Selected passage:
┄┄┄┄┄┄┄┄┄┄

These workers are not going away. The Tech Workers Coalition was established in 2015, and one of its aims is to ensure debates about technology are not had only on the terms dictated by the captains of industry. “We want to give a voice to tech workers as a separate entity from their companies and their corporate PR, as often rank-and-file ‘techies’ are lumped in with the CEOs and entrepreneurs of the industry,” said an organizer with the coalition, Ares Geovanos. This is not a movement that is confined to the United States. India has seen the flourishing of worker radicalism in recent times; in Brazil an organization called Infoproletários is growing, as are unions in the United Kingdom organizing digital workers.
Events like the Google Walkout highlight the challenges of cultivating a diverse workforce. Organized workers are one of the few forces capable of generating the necessary pressure. Increasing their ranks remains a critically important objective, given that these are the people who will build technology used by billions. But there are other ways in which this organizing is important. It opens up space to talk about other kinds of ethical considerations in the development of digital technology. Already this is happening, with protests around military uses of technology at Google and the scourge of fake news at Facebook.

┄┄┄┄┄┄┄┄┄┄

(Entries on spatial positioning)
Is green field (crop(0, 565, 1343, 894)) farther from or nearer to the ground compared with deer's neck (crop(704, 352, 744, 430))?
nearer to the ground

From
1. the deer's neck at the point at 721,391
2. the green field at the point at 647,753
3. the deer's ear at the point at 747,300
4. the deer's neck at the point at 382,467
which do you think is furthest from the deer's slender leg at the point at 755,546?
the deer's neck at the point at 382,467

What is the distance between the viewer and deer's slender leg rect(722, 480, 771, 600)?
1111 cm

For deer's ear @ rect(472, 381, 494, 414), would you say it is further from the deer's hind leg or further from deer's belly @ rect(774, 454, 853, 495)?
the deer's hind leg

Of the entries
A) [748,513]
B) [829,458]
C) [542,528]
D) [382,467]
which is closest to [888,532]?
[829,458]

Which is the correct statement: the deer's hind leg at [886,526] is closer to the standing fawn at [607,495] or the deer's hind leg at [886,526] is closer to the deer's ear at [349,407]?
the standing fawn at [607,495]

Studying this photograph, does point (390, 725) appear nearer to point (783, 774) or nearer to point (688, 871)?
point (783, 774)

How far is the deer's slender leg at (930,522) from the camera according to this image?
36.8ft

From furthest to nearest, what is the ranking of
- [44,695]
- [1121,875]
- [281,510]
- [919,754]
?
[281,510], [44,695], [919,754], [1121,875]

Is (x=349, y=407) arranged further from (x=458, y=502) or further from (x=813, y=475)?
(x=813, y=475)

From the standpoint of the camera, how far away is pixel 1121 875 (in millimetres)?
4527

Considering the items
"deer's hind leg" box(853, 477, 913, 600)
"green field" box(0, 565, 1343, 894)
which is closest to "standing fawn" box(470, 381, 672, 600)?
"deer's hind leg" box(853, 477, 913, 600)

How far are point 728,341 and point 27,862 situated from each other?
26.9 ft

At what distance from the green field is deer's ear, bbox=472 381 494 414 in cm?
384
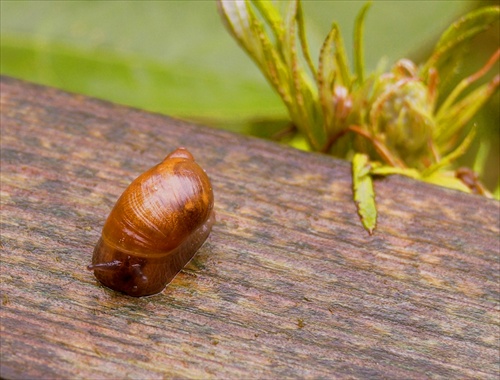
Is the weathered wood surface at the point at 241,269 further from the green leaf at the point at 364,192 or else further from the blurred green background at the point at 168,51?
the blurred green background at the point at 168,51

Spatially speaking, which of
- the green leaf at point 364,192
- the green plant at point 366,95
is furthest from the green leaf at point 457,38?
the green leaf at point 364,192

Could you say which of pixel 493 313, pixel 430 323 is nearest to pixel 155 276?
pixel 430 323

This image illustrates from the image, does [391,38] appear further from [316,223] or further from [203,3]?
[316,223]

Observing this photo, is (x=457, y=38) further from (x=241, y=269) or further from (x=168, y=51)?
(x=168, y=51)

┄┄┄┄┄┄┄┄┄┄

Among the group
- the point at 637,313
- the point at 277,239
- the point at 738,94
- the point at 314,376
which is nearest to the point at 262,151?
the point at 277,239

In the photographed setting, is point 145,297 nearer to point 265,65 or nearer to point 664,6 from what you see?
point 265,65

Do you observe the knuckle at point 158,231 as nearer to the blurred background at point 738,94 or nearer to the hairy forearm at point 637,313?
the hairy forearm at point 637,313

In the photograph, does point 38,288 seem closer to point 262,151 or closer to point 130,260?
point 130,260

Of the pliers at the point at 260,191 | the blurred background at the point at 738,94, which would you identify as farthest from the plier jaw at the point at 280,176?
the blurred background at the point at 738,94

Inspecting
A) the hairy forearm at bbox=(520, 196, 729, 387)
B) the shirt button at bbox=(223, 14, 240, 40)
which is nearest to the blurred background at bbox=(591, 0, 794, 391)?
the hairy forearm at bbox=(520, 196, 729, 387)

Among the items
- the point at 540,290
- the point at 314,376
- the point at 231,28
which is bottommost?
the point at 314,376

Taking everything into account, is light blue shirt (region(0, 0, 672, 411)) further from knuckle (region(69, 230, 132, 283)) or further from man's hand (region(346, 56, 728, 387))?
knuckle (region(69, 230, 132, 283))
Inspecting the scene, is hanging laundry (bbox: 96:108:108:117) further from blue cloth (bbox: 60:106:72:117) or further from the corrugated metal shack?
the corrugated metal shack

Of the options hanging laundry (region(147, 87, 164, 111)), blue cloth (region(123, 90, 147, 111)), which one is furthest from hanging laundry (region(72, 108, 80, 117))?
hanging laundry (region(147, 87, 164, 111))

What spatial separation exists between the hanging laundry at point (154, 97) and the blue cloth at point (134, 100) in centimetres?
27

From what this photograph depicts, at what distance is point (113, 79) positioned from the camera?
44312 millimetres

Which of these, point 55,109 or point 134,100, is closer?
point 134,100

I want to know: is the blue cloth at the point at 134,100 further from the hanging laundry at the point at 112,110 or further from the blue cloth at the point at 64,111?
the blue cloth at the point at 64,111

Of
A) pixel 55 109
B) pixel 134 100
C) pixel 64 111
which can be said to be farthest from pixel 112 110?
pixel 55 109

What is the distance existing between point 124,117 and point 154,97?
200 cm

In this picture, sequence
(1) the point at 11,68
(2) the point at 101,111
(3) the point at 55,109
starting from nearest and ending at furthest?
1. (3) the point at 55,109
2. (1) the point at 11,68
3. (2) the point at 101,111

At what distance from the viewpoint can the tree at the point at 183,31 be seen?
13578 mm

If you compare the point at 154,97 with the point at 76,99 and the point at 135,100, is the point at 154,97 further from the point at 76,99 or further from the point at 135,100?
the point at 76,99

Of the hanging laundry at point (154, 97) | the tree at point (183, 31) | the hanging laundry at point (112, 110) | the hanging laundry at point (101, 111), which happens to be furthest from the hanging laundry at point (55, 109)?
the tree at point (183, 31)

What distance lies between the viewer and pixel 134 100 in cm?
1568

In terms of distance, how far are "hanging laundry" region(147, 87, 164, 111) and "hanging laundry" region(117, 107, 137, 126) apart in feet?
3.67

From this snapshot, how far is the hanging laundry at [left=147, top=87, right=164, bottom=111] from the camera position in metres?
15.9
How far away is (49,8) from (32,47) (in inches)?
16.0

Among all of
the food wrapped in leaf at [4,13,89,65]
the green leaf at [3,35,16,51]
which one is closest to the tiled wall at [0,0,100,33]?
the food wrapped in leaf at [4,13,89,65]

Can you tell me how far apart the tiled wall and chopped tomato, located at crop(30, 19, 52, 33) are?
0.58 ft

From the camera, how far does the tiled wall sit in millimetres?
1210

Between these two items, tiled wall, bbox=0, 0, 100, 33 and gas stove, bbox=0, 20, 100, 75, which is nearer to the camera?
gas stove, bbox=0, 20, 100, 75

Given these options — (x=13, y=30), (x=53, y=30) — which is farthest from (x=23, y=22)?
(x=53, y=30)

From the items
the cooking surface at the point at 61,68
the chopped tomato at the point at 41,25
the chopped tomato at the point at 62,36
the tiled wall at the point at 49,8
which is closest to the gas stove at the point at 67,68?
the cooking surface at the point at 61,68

┄┄┄┄┄┄┄┄┄┄

Exercise directions:
Resume the passage on organized tech workers, starting after its final sentence. This listing bears no relation to the passage on organized tech workers.

Task response:
This kind of organizing is the latest iteration of a long tradition of expansive, political unionism. African American slaves abandoned plantations during the Civil War and found other ways to limit their productive work in order to deliberately undermine the Southern cause. The Chartists in Britain advocated for political reform and the expansion of the franchise. In France in May 1968, workers went on a general strike in solidarity with protesting students. Australian workers rallied and conducted widespread boycotts against Indonesian industry in solidarity with East Timor in 1999. Industrial action for political objectives has a long and rich tradition throughout global history, and workers today are drawing upon it in the heart of technology capitalism.
Their work has implications for us all. Ethical design considerations can and should serve as an industrial and political organizing tool. “Technological professionals are the first, and last, lines of defense against the misuse of technology,” argues Cherri M. Pancake, president of the world’s largest organization of computer scientists and engineers, the Association for Computing Machinery. In 2018, the organization published an updated code of ethics, which requires developers to identify possible harmful side effects or the potential for misuse of their work, consider the needs of a diverse set of users, and take special care to avoid the disenfranchisement of groups of people. In feedback, the ACM received this comment from a young programmer: “Now I know what to tell my boss if he asks me to do something like that again.”
Workers in the technology industry are some of the best placed to identify problems with their work before they cause harm to others. They also have the power to do something about it. Their efforts to organize, both in order to improve their direct conditions, as well as improve their industry more generally, serve as a bulwark against the predatory practices of technology capitalism.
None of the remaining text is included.